Now she promised herself something new.

We will never be the same.

Alua hovered among the darting figures of the Lesser Seraphim, cracking their spheres with blasts of her white flame. They fell dying to join the piles of wrecked dreadnoughts and bodies below. Vireon snatched them from the air in handfuls, crushing them in his great fists, tiny globes of glass popping into red shards. He waded across the heaps of devastation, his feet smashing dreadnoughts and Manslayers to pulp.

Khama glided between the low-hovering dreadnoughts like an eel, belching lightning and splitting hulls. Vaazhia laughed upon his back, casting spears of flame at the vessels. Khama was pleased to see that they burned far more easily without the protection of their silver-robes.

The Legions of Uurz and Zyung met in a wave of hammering blades and shields. The Giants ripped diving Trills from the sky or hurled spears to impale them. Now Lyrilan and Sharadza appeared above the battlefield, standing on a platform of solid air. Sharadza swelled to the size of an Uduri and leaped to join Dahrima in tearing through the deep ranks of Manslayers. Khama had not guessed Iardu’s apprentice capable of such savage fury. Yet Sharadza had Giantsblood in her veins. To see her wading through a sea of bloodied foes was to understand that she was truly the Daughter of Vod.

A chorus of long, wavering notes rang across the battlefield from a thousand war horns at once. The Manslayer legions, whose vast numbers had already encircled the Uurzian forces, paused and broke away from their foes. The Trills turned back toward the waiting dreadnoughts. The Hordes of Zyung retreated now, as the remnants of Udurum and Uurzian legions had retreated from the Sharrian valley.

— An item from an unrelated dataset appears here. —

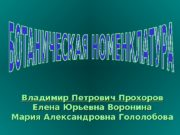 Владимир Петрович Прохоров Елена Юрьевна Воронина Мария Александровна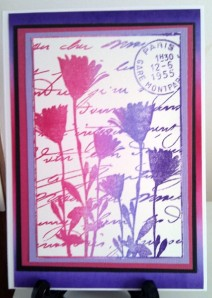 Darkroom Door Pressed Flowers Collage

Men and Giants rushed to pursue the receding tide of enemies, but now it was Lyrilan’s voice that rang across the sky. “Let them flee! There has been enough death this day! We have won!” His magic ensured that every warrior heard and understood his words.

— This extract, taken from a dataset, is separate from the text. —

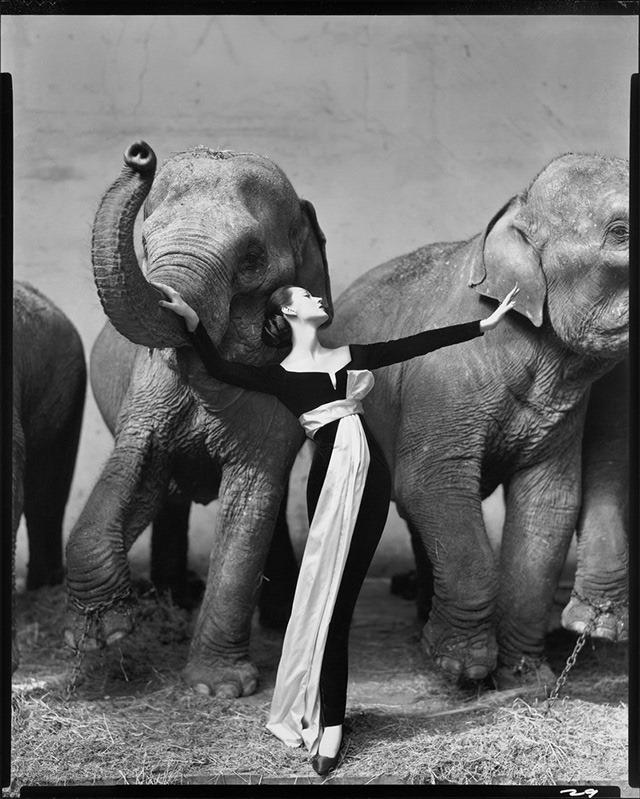 Dovima-with-elephants-by-Richard-Avedon_thumb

The land battle had not lasted long, and the Uurzian forces had not suffered greatly from it. The legions erupted into cheers at the words of their new Emperor. Khama watched the horde of Zyungians streaming toward the hills of smoking rubble and corpses. A million foreign lives and a thousand ships had been lost to the sky-reaping blade of Vireon. As the Manslayers had poured from the few hundred intact dreadnoughts, so they flooded back into them now. The glowing forms of Seraphim floated patiently above the last of the boarding legions.

Vireon no longer towered above the heaps of debris. Alua had also disappeared. Khama imagined them somewhere on the other side of the devastation, sharing a private moment of triumph. Then a pillar of Alua’s white flame sprang up and gushed like a torrent across the mounds of bodies and the splintered husks of dreadnoughts. Where the phantom city had stood earlier, there now burned a funeral pyre larger than any in history.

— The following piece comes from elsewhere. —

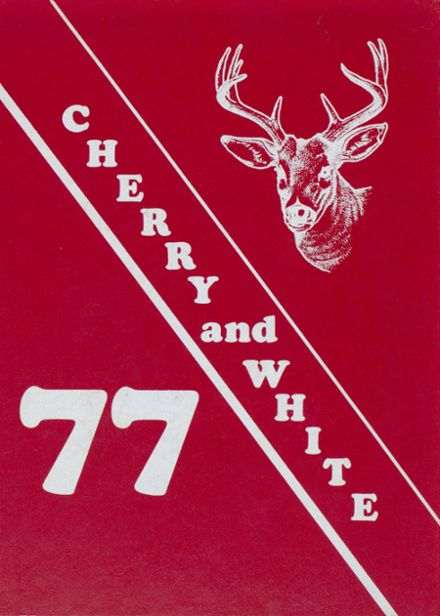 1977 Bucktail Area High School Yearbook Cover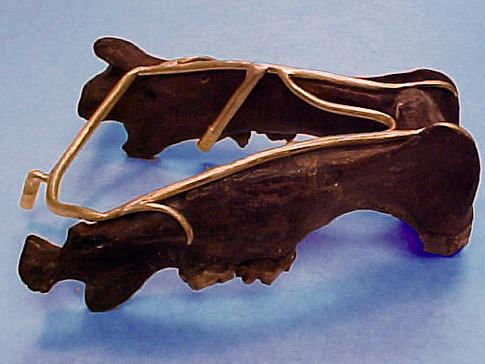 Detail -- Saber Tooth Mandible Mount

The irony was not lost on Khama: The Zyungians had come to burn Uurz alive, but instead it was their own multitudes of dead who burned.

D’zan sounded his own war horn again. The Uurzians turned away from the rising airships and marched toward their golden city. Floating above the triumphant legions, Khama wondered where the Shaper had gone. Iardu was not among the returning host. Sharadza walked with Dahrima and her spearsisters. The faces of the Uduri were agleam with the thrill of victory, yet the Vodsdaughter’s face was grave, her eyes reddened by tears.

Rain and wind had ceased. A bright moon rose over the horizon. Stars glistened as the calm of night fell upon the world.

Lyrilan rode beside D’zan on a steed made of swirling smokes. Perhaps he had learned the art of weaving phantoms from Vaazhia. The lad was a quick student.

Khama flew toward the walls of Uurz, Vaazhia hugging his great neck.

“Does this bold young Emperor have a Queen?” she asked in the rushing wind.